PROBLEMA ASSEGNATO A:
Rispondi a queste domande sul brano relativo alla direttiva Ue 2013/30:
(i) In che data è entrata in vigore la direttiva?
(ii) Quante persone morirono nell'incidente alla piattaforma Deepwater Horizon?
(iii) A che cosa vengono equiparati gli impianti di perforazione non ancora attivi quando sono in transito nelle acque marine?

#### BRANO DI TESTO

La direttiva Ue 2013/30
Obiettivi. Ridurre, per quanto possibile, il verificarsi di incidenti gravi legati alle operazioni in mare nel settore degli idrocarburi; aumentare la protezione dell’ambiente marino e delle economie costiere dall’inquinamento, fissando nel contempo le condizioni minime di sicurezza per la ricerca e lo sfruttamento in mare nel settore degli idrocarburi, limitando possibili interruzioni della produzione energetica interna dell’Unione e migliorando i meccanismi di risposta in caso di incidente.
Questi gli obiettivi fissati dalla direttiva Ue 2013/30 sulla sicurezza delle operazioni in mare nel settore degli idrocarburi, che ha introdotto regole più severe per le operazioni petrolifere off-shore. Varato dopo l'incidente del 2010 alla piattaforma petrolifera Deepwater Horizon - quando durante le fasi finali di realizzazione di un pozzo nelle acque profonde del Golfo del Messico si è verificata un'esplosione che ha provocato un incendio, causando 11 morti e innescando un'immensa fuoriuscita di idrocarburi dal fondale marino - il testo, entrato in vigore il 18 luglio 2013, intende armonizzare le normative dei paesi membri in materia.
La responsabilità dell'operatore. Un passaggio chiave del testo riguarda la responsabilità dell’operatore, sia dal punto di vista della sua individuazione, sia delle garanzie che tale soggetto deve fornire.
In fase di rilascio dell’autorizzazione alla prospezione, ricerca e coltivazione di idrocarburi, l'Ue chiede allo Stato di assicurare che il soggetto autorizzato sia in possesso delle capacità non solo tecniche, ma anche economiche, per garantire in maniera costante operazioni sicure ed efficaci, in tutte le condizioni prevedibili, fornendo al contempo prove adeguate sulla capacità di adottare le misure idonee a coprire le responsabilità derivanti da incidenti gravi.
Detto in altri termini, i soggetti autorizzati diventano “operatori responsabili”, sul piano ambientale ed economico. Nello svolgimento di ogni attività legata alle operazioni in mare, la società dovrà quindi adottare le misure più idonee alla riduzione del rischio: dovrà cioè ridurre il rischio di incidente grave fino a raggiungere un livello minimo ragionevole, oltre il quale il costo di un’ulteriore riduzione del pericolo sarebbe assolutamente sproporzionato rispetto ai vantaggi.
La responsabilità dell’operatore è disciplinata anche nel momento in cui gli impianti di perforazione, non ancora attivi, sono in transito nelle acque marine: in tal caso vengono equiparati alle navi e sono soggetti alle convenzioni marittime internazionali e al diritto dell’Unione in materia.

########

PROBLEMA ASSEGNATO B: Sposta di -105 ogni numero presente nelle risposte dell'elenco, cioè le distanze e le coordinate in pixel, dalla riga che contiene "What measure of" fino alla fine dell'elenco, entrambe incluse. Riscrivi per intero ogni riga di questo tratto e lascia fuori l'immagine.

#### VOCI FORNITE

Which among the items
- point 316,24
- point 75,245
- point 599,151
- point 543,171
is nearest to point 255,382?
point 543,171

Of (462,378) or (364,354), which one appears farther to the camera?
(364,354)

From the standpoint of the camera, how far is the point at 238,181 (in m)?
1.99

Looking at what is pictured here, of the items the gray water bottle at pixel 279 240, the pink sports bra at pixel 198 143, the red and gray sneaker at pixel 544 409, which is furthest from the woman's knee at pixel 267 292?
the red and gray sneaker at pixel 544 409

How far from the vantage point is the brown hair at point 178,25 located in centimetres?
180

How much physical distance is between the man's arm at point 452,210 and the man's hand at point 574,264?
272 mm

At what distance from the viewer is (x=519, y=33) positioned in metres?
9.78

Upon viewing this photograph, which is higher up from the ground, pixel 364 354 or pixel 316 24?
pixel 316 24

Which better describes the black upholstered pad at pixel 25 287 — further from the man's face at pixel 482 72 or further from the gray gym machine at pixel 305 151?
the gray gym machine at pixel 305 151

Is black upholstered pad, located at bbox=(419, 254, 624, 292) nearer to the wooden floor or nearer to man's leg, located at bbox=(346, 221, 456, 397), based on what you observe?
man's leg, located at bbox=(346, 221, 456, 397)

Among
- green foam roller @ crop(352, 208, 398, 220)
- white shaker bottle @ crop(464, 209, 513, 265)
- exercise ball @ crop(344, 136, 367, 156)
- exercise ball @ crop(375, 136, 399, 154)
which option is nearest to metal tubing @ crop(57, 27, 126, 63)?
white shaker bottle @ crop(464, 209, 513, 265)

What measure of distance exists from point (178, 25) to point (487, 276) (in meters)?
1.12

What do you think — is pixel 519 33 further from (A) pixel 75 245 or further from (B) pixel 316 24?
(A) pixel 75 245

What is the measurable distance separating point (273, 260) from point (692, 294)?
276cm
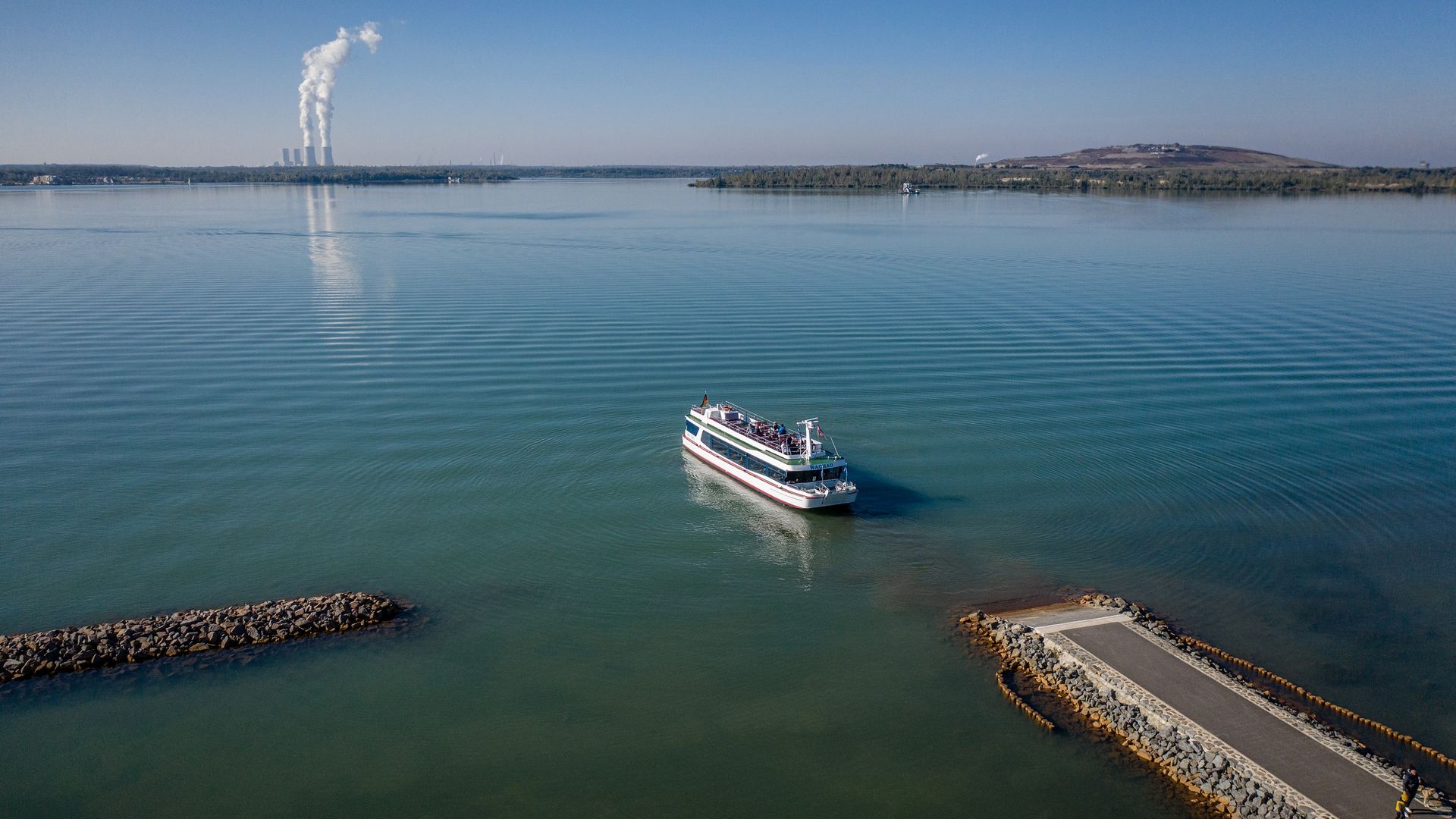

########

RISPOSTA COMPLETA A:
(i) Il 18 luglio 2013.
(ii) 11 persone.
(iii) Alle navi.

RISPOSTA COMPLETA B:
What measure of distance exists from point (178, 25) to point (487, 276) (in meters)?
-103.88

What do you think — is pixel 519 33 further from (A) pixel 75 245 or further from (B) pixel 316 24?
(A) pixel -30 140

What is the measurable distance separating point (273, 260) from point (692, 294)?
171cm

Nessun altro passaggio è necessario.